EXTRACTED RECORDS:
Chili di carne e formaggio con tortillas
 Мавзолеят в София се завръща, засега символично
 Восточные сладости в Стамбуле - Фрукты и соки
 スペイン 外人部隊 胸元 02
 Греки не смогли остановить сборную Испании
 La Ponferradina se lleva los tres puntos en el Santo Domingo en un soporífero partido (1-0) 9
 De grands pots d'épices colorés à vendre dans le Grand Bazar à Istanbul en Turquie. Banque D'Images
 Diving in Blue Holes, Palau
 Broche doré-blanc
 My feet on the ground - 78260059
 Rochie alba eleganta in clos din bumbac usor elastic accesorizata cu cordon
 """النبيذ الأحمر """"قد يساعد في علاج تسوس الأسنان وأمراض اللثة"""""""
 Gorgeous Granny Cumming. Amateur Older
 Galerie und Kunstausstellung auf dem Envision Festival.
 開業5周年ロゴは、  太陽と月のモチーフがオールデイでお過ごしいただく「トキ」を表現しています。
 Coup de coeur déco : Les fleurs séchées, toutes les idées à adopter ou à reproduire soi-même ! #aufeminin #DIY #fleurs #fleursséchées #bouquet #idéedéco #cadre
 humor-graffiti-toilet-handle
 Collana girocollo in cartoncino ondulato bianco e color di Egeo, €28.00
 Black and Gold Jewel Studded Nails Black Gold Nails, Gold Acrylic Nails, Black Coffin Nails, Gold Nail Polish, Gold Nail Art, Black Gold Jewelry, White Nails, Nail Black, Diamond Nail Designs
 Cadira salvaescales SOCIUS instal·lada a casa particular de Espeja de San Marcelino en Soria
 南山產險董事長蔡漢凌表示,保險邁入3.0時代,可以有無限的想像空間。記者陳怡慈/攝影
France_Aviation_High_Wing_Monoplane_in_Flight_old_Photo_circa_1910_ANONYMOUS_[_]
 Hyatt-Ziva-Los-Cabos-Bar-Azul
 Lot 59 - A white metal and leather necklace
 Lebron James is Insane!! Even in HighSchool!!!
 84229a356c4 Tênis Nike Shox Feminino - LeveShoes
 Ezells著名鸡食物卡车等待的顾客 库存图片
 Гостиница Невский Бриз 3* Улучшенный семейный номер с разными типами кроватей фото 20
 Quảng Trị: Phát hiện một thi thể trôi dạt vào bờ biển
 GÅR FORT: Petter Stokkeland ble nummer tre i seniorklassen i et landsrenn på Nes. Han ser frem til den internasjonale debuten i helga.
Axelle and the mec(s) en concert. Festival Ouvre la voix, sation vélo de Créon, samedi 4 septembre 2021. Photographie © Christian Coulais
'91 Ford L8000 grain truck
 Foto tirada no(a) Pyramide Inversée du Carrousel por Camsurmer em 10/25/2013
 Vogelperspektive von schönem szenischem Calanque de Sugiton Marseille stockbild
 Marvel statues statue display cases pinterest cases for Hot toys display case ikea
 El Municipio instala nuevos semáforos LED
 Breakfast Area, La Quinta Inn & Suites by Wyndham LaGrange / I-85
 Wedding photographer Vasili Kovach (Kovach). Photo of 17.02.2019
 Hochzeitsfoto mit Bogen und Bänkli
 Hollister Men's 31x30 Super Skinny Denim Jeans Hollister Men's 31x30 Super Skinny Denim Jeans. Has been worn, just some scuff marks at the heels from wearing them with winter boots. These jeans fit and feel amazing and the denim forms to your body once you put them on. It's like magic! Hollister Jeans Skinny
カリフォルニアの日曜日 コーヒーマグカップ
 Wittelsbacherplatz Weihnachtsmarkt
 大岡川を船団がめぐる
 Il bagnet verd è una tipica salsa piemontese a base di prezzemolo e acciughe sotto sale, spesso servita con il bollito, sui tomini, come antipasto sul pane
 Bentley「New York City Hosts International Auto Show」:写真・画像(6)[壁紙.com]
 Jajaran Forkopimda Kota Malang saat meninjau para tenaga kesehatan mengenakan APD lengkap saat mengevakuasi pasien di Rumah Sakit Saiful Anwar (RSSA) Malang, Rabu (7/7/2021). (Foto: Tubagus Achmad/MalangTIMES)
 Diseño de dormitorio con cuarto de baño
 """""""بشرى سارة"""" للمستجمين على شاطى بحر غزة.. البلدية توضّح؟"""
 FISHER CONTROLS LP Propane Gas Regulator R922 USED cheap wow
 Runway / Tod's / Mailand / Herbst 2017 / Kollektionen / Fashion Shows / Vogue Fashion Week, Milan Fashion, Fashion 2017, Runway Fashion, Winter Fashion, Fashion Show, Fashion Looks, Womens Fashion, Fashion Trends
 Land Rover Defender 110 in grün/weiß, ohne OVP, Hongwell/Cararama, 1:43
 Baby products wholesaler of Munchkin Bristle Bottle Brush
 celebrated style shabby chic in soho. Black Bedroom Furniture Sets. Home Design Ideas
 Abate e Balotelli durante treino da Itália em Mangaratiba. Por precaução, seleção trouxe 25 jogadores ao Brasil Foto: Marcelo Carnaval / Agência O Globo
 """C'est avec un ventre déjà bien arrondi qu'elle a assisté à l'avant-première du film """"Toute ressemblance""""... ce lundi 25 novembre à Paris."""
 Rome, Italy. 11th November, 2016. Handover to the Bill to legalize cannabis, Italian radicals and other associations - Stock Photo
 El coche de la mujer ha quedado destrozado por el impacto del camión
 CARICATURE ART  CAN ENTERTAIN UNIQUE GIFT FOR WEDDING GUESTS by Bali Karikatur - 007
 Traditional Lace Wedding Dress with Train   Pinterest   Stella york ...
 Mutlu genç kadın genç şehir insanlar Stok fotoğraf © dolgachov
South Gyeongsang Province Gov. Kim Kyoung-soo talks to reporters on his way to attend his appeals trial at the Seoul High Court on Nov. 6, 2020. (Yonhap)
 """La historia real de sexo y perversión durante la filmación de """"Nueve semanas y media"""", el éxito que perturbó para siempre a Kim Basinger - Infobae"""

WORK TO COMPLETE: Copy out the material exactly, omitting nothing.

EXERCISE ANSWER:
Chili di carne e formaggio con tortillas
 Мавзолеят в София се завръща, засега символично
 Восточные сладости в Стамбуле - Фрукты и соки
 スペイン 外人部隊 胸元 02
 Греки не смогли остановить сборную Испании
 La Ponferradina se lleva los tres puntos en el Santo Domingo en un soporífero partido (1-0) 9
 De grands pots d'épices colorés à vendre dans le Grand Bazar à Istanbul en Turquie. Banque D'Images
 Diving in Blue Holes, Palau
 Broche doré-blanc
 My feet on the ground - 78260059
 Rochie alba eleganta in clos din bumbac usor elastic accesorizata cu cordon
 """النبيذ الأحمر """"قد يساعد في علاج تسوس الأسنان وأمراض اللثة"""""""
 Gorgeous Granny Cumming. Amateur Older
 Galerie und Kunstausstellung auf dem Envision Festival.
 開業5周年ロゴは、  太陽と月のモチーフがオールデイでお過ごしいただく「トキ」を表現しています。
 Coup de coeur déco : Les fleurs séchées, toutes les idées à adopter ou à reproduire soi-même ! #aufeminin #DIY #fleurs #fleursséchées #bouquet #idéedéco #cadre
 humor-graffiti-toilet-handle
 Collana girocollo in cartoncino ondulato bianco e color di Egeo, €28.00
 Black and Gold Jewel Studded Nails Black Gold Nails, Gold Acrylic Nails, Black Coffin Nails, Gold Nail Polish, Gold Nail Art, Black Gold Jewelry, White Nails, Nail Black, Diamond Nail Designs
 Cadira salvaescales SOCIUS instal·lada a casa particular de Espeja de San Marcelino en Soria
 南山產險董事長蔡漢凌表示,保險邁入3.0時代,可以有無限的想像空間。記者陳怡慈/攝影
France_Aviation_High_Wing_Monoplane_in_Flight_old_Photo_circa_1910_ANONYMOUS_[_]
 Hyatt-Ziva-Los-Cabos-Bar-Azul
 Lot 59 - A white metal and leather necklace
 Lebron James is Insane!! Even in HighSchool!!!
 84229a356c4 Tênis Nike Shox Feminino - LeveShoes
 Ezells著名鸡食物卡车等待的顾客 库存图片
 Гостиница Невский Бриз 3* Улучшенный семейный номер с разными типами кроватей фото 20
 Quảng Trị: Phát hiện một thi thể trôi dạt vào bờ biển
 GÅR FORT: Petter Stokkeland ble nummer tre i seniorklassen i et landsrenn på Nes. Han ser frem til den internasjonale debuten i helga.
Axelle and the mec(s) en concert. Festival Ouvre la voix, sation vélo de Créon, samedi 4 septembre 2021. Photographie © Christian Coulais
'91 Ford L8000 grain truck
 Foto tirada no(a) Pyramide Inversée du Carrousel por Camsurmer em 10/25/2013
 Vogelperspektive von schönem szenischem Calanque de Sugiton Marseille stockbild
 Marvel statues statue display cases pinterest cases for Hot toys display case ikea
 El Municipio instala nuevos semáforos LED
 Breakfast Area, La Quinta Inn & Suites by Wyndham LaGrange / I-85
 Wedding photographer Vasili Kovach (Kovach). Photo of 17.02.2019
 Hochzeitsfoto mit Bogen und Bänkli
 Hollister Men's 31x30 Super Skinny Denim Jeans Hollister Men's 31x30 Super Skinny Denim Jeans. Has been worn, just some scuff marks at the heels from wearing them with winter boots. These jeans fit and feel amazing and the denim forms to your body once you put them on. It's like magic! Hollister Jeans Skinny
カリフォルニアの日曜日 コーヒーマグカップ
 Wittelsbacherplatz Weihnachtsmarkt
 大岡川を船団がめぐる
 Il bagnet verd è una tipica salsa piemontese a base di prezzemolo e acciughe sotto sale, spesso servita con il bollito, sui tomini, come antipasto sul pane
 Bentley「New York City Hosts International Auto Show」:写真・画像(6)[壁紙.com]
 Jajaran Forkopimda Kota Malang saat meninjau para tenaga kesehatan mengenakan APD lengkap saat mengevakuasi pasien di Rumah Sakit Saiful Anwar (RSSA) Malang, Rabu (7/7/2021). (Foto: Tubagus Achmad/MalangTIMES)
 Diseño de dormitorio con cuarto de baño
 """""""بشرى سارة"""" للمستجمين على شاطى بحر غزة.. البلدية توضّح؟"""
 FISHER CONTROLS LP Propane Gas Regulator R922 USED cheap wow
 Runway / Tod's / Mailand / Herbst 2017 / Kollektionen / Fashion Shows / Vogue Fashion Week, Milan Fashion, Fashion 2017, Runway Fashion, Winter Fashion, Fashion Show, Fashion Looks, Womens Fashion, Fashion Trends
 Land Rover Defender 110 in grün/weiß, ohne OVP, Hongwell/Cararama, 1:43
 Baby products wholesaler of Munchkin Bristle Bottle Brush
 celebrated style shabby chic in soho. Black Bedroom Furniture Sets. Home Design Ideas
 Abate e Balotelli durante treino da Itália em Mangaratiba. Por precaução, seleção trouxe 25 jogadores ao Brasil Foto: Marcelo Carnaval / Agência O Globo
 """C'est avec un ventre déjà bien arrondi qu'elle a assisté à l'avant-première du film """"Toute ressemblance""""... ce lundi 25 novembre à Paris."""
 Rome, Italy. 11th November, 2016. Handover to the Bill to legalize cannabis, Italian radicals and other associations - Stock Photo
 El coche de la mujer ha quedado destrozado por el impacto del camión
 CARICATURE ART  CAN ENTERTAIN UNIQUE GIFT FOR WEDDING GUESTS by Bali Karikatur - 007
 Traditional Lace Wedding Dress with Train   Pinterest   Stella york ...
 Mutlu genç kadın genç şehir insanlar Stok fotoğraf © dolgachov
South Gyeongsang Province Gov. Kim Kyoung-soo talks to reporters on his way to attend his appeals trial at the Seoul High Court on Nov. 6, 2020. (Yonhap)
 """La historia real de sexo y perversión durante la filmación de """"Nueve semanas y media"""", el éxito que perturbó para siempre a Kim Basinger - Infobae"""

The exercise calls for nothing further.